→ VORLIEGENDER TEXT:

◇ ◇ ◇ ◇ ◇

Mit dem Ziel, die Güterfreiheit, die Kapitalfreiheit, die Dienstleistungsfreiheit und die Personenfreizügigkeit zu verwirklichen, ist die EU im Kern ein liberales Projekt. Doch wie jede politische Institution ist sie anfällig auf zentralistische, bürokratische und planwirtschaftliche Versuchungen. Dies ändert nichts daran, dass die Schweiz Teil Europas und aufs Engste mit der EU verwoben ist. Unsere Europadebatte sollte sich darum vor allem um drei Fragen drehen: Wie können wir in denjenigen Fragen, die uns direkt angehen, auch mitbestimmen? Und wie können wir auch in Zukunft an den europäischen Institutionen und am europäischen Binnenmarkt teilnehmen? Und was können wir tun, damit diese föderalistischer, schlanker und demokratischer werden?

Wettbewerb als Versicherung gegen verkrustete Strukturen

Als gefährlich erachten wir den weitverbreiteten Wunsch vieler Schweizerinnen und Schweizer, das Glück nicht nur hinter hochgezogenen politischen Grenzen, sondern auch hinter hohen wirtschaftlichen Grenzen zu suchen. Eine milliardenfache globale Arbeitsteilung und ein lebendiger Austausch von Ideen, Technologien, Dienstleistungen und Produkten sind die besten Garanten für Wohlstand und Fortschritt. Wollen wir Fortschritt, dann brauchen wir Wettbewerb. Denn Wettbewerb ist nicht nur ein Motor für Innovationen, sondern auch die beste Versicherung gegen verkrustete Strukturen und die Konzentration wirtschaftlicher Macht. Eine Kernaufgabe des Staates sollte also darin bestehen, sicherzustellen, dass sich fairer Wettbewerb entfalten kann, und dies am besten über Landesgrenzen hinweg. Dafür muss der Staat unter Umständen auch Marktversagen korrigieren, zum Beispiel dann, wenn Produzenten oder Konsumenten nicht für alle Kosten gerade stehen, die sie verursachen. Um Wettbewerb zu ermöglichen, sollte der Staat auch davon absehen, einzelne Branchen oder Unternehmen zu privilegieren und zu subventionieren. Privilegienwirtschaft erfolgt immer auf Kosten der Allgemeinheit.

◇ ◇ ◇ ◇ ◇

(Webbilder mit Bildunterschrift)
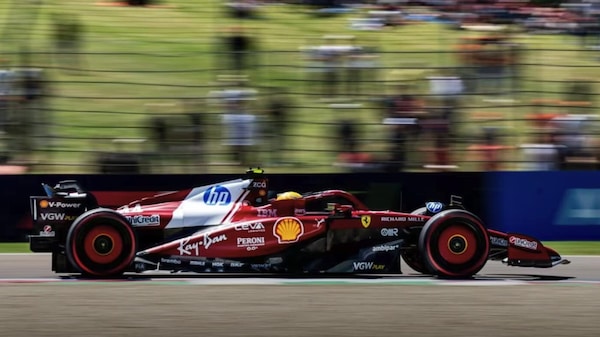 Hamilton: "Non riusciamo a far funzionare le gomme, ma non ho commesso errori"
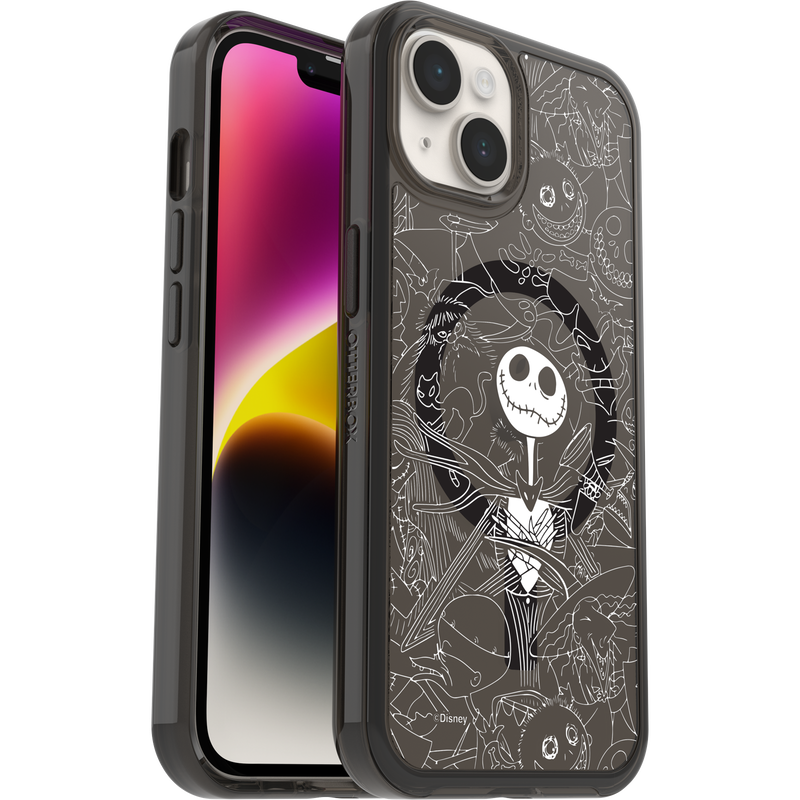 product image 1 - iPhone 14 Case Symmetry Series Clear for MagSafe Nightmare Before Christmas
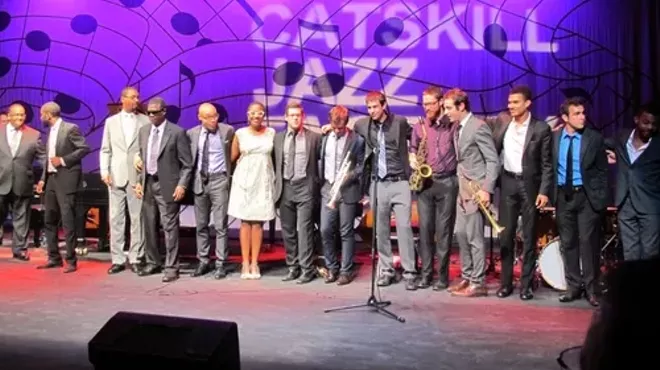Image: Catskill Jazz Factory Alumni Night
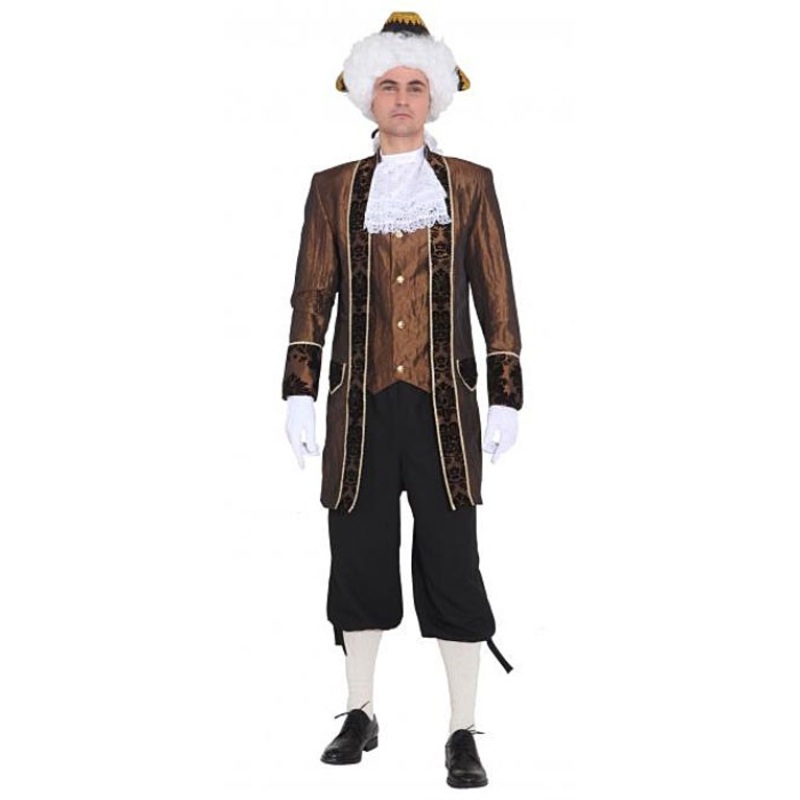 Baroque nobleman premium costume 46-48
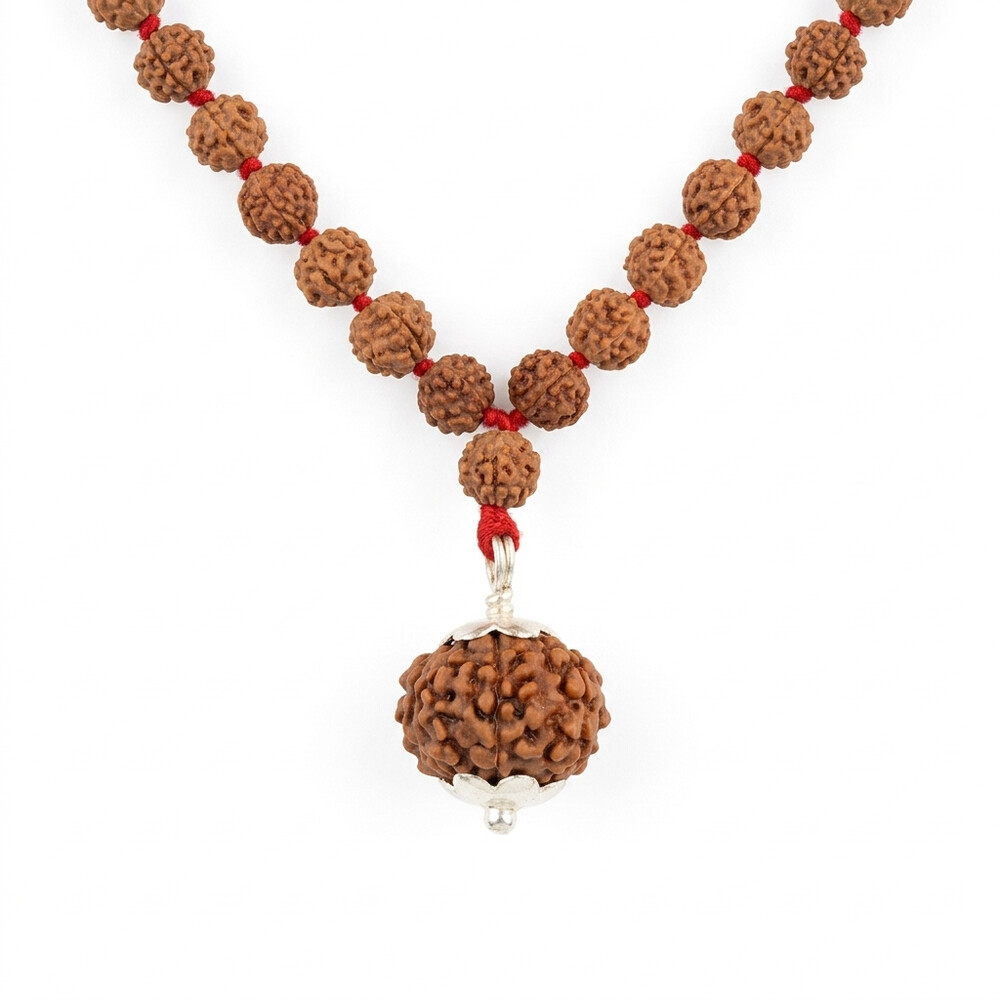 8 Mukhi Rudraksha Mala (Indonesia)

◇ ◇ ◇ ◇ ◇

→ AUFGABE 1:
Nenne alle Freiheiten, deren Verwirklichung der Text zur Europadebatte als Ziel der EU angibt.
→ AUFGABE 2:
Ersetze in allen Zeilen der Webbilder „costume“ durch „Kostüm“ und gib die Zeilen sonst unverändert wieder, ohne die Bilder.
Der Text und die Zeilen stehen in keinem Zusammenhang miteinander.

→ ANTWORT 1:
Güterfreiheit, Kapitalfreiheit, Dienstleistungsfreiheit, Personenfreizügigkeit

→ ANTWORT 2:
 Hamilton: "Non riusciamo a far funzionare le gomme, ma non ho commesso errori"
 product image 1 - iPhone 14 Case Symmetry Series Clear for MagSafe Nightmare Before Christmas
Image: Catskill Jazz Factory Alumni Night
 Baroque nobleman premium Kostüm 46-48
 8 Mukhi Rudraksha Mala (Indonesia)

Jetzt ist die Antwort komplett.